Defined BenefitMay 24 2018

Architect of pension transfer limit demands reform

twitter-iconfacebook-iconlinkedin-iconmail-iconprint-icon
Search supported by
Architect of pension transfer limit demands reform

Royal London has called for the current defined benefit (DB) transfer threshold of £30,000 to be increased to at least £50,000.

This was one of the firm’s recommendations in its response to the Financial Conduct Authority (FCA) consultation on pension transfer advice, which closes tomorrow.

Current rules mean DB savers who want to transfer out of their schemes must seek regulated advice if the value of their pot is more than £30,000.

The pension provider said it was common for DB schemes to offer a multiple of up to 30 times the annual pension as a cash equivalent transfer value (CETV), implying an advice requirement on pensions of around £1,000 a year or just £20 a week.

"This seems disproportionate when full transfer advice can cost several thousand pounds and take a big chunk out of the pot," Royal London said.

"The new higher threshold should be based on data about the cost of pension transfer advice on smaller pots and on the size of typical DB pots that are considered for transfer, but we think an increase to at least £50,000 would give more consumers the option of transferring relatively modest pots without incurring disproportionate costs," it added.

Royal London said the current £30,000 threshold should be significantly increased, with a new requirement to obtain factual guidance below the new threshold.

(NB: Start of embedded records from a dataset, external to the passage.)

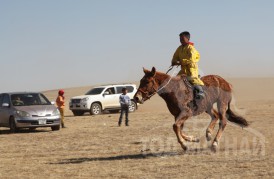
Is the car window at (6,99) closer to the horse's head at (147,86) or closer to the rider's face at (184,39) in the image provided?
the horse's head at (147,86)

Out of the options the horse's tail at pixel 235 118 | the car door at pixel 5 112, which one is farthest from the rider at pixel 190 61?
the car door at pixel 5 112

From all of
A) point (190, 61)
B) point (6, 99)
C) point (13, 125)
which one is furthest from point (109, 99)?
point (190, 61)

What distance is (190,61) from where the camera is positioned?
1223 centimetres

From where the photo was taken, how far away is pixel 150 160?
11500mm

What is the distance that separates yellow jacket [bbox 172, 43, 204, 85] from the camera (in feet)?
40.1

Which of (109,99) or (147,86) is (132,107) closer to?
(109,99)

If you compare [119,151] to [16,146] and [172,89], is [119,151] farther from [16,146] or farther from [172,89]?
[16,146]

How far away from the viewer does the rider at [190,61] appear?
40.1 feet

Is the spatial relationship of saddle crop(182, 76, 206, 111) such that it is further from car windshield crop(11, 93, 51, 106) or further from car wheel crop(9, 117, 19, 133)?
car windshield crop(11, 93, 51, 106)

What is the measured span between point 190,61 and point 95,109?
2391cm

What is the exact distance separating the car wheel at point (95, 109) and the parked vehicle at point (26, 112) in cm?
1231

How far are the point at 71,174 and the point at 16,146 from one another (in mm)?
6326

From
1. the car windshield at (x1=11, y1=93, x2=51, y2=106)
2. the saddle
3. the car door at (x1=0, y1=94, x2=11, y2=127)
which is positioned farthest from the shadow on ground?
the car windshield at (x1=11, y1=93, x2=51, y2=106)

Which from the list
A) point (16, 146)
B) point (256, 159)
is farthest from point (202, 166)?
point (16, 146)
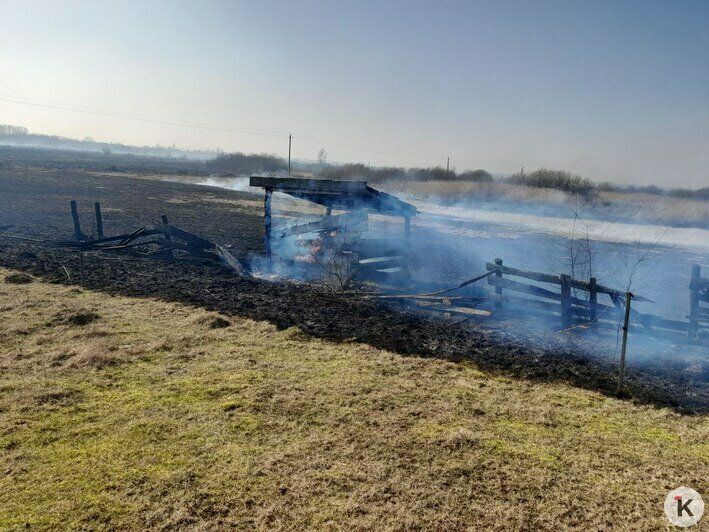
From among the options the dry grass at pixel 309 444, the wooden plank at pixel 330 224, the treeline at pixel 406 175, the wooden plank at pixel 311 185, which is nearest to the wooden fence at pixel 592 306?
the dry grass at pixel 309 444

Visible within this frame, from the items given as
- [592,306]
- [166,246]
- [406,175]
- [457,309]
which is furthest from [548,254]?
[406,175]

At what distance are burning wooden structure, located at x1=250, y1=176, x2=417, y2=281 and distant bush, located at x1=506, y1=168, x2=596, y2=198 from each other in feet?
101

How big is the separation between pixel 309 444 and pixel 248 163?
104076 mm

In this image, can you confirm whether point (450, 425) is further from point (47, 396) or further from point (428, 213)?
point (428, 213)

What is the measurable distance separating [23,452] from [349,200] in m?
11.7

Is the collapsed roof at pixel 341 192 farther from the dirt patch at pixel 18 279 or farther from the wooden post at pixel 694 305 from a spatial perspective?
the wooden post at pixel 694 305

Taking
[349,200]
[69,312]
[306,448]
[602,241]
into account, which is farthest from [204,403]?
[602,241]

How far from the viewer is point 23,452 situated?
5320 mm

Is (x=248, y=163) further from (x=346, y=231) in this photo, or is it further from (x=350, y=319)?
(x=350, y=319)

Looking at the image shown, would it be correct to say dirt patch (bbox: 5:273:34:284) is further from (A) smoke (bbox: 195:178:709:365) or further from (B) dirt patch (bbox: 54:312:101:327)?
(A) smoke (bbox: 195:178:709:365)

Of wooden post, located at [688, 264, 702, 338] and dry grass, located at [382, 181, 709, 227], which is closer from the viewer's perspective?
wooden post, located at [688, 264, 702, 338]

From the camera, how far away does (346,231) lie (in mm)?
15773

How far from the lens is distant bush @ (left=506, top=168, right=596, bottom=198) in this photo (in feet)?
144

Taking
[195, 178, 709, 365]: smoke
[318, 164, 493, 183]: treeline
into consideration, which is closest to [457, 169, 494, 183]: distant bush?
[318, 164, 493, 183]: treeline
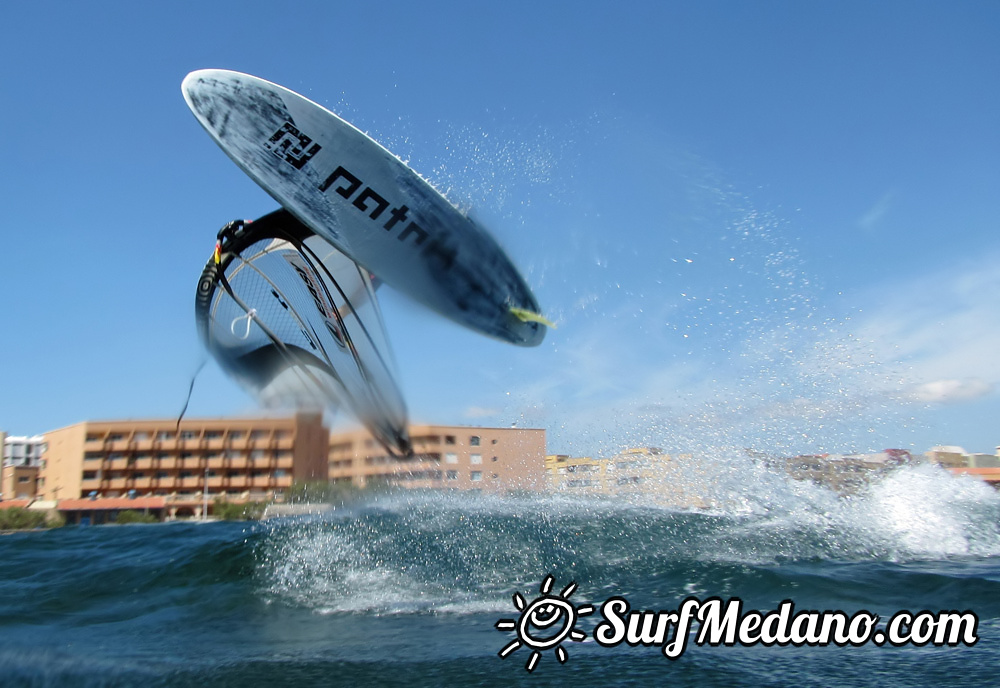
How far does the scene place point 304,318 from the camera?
12805 mm

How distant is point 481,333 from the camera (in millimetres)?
11992

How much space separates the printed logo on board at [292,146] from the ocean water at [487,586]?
595 centimetres

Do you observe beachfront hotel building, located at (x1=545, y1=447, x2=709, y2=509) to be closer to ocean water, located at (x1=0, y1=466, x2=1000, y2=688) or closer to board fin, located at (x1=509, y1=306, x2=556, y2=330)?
ocean water, located at (x1=0, y1=466, x2=1000, y2=688)

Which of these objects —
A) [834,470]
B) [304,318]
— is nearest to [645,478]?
[834,470]

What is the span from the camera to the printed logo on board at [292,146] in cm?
1016

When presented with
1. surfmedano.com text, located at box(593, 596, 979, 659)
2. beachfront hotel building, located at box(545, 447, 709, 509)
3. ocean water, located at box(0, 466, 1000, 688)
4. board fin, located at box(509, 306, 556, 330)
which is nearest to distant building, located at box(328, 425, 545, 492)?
beachfront hotel building, located at box(545, 447, 709, 509)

Sir Steve Webb, director of policy at Royal London, told FTAdviser that for very small pots, the requirement to take advice can mean sensible transfers do not take place or a large chunk is taken out of a small pot.

He added: "An increase in the £30,000 threshold would strike a better balance between the cases where advice is essential and appropriate and those where a requirement to access factual information and guidance would be more appropriate."

Sir Steve was pensions minister when the requirement was introduced and explained that, at the time, there was no data to identify what would be the most appropriate threshold.

He said: "When the threshold for advice was originally set at £30,000 it reflected prevailing views about the borderline between what was a ‘trivial’ amount of pension savings that could be taken as a cash and a more meaningful pot.

"But now we have seen how pension freedoms are being used and the growing demand for pension transfers, a significantly larger threshold now seems appropriate."

Royal London and Sir Steve have not been the first to call for an increase in this threshold.

Michelle Cracknell, chief executive of The Pension Advisory Service, said the £30,000 requirement was "a very blunt instrument" and represented a "market failure".

She said: "If I had a pound for every customer who has phoned us up to say 'how can I get around taking regulated advice because my pot is £32,000 I would have a huge pension fund."

Paul Gibson, managing director of Granite Financial Planning, did not agree with Royal London’s proposal.

He said: "A provider calling for an increase in the transfer value before a requirement for advice concerns me.

"They will happily accept transfers but bear no responsibility for the transfers if things go wrong or make adequate provision to the [Financial Services Compensation Scheme] FSCS.

"In an ideal world, clients would be able to do whatever they like with ‘their’ pension fund, however, we do not live in an ideal world and we have seen poor examples of DB advice already.

"I don’t think this proposed change is beneficial at this moment in time."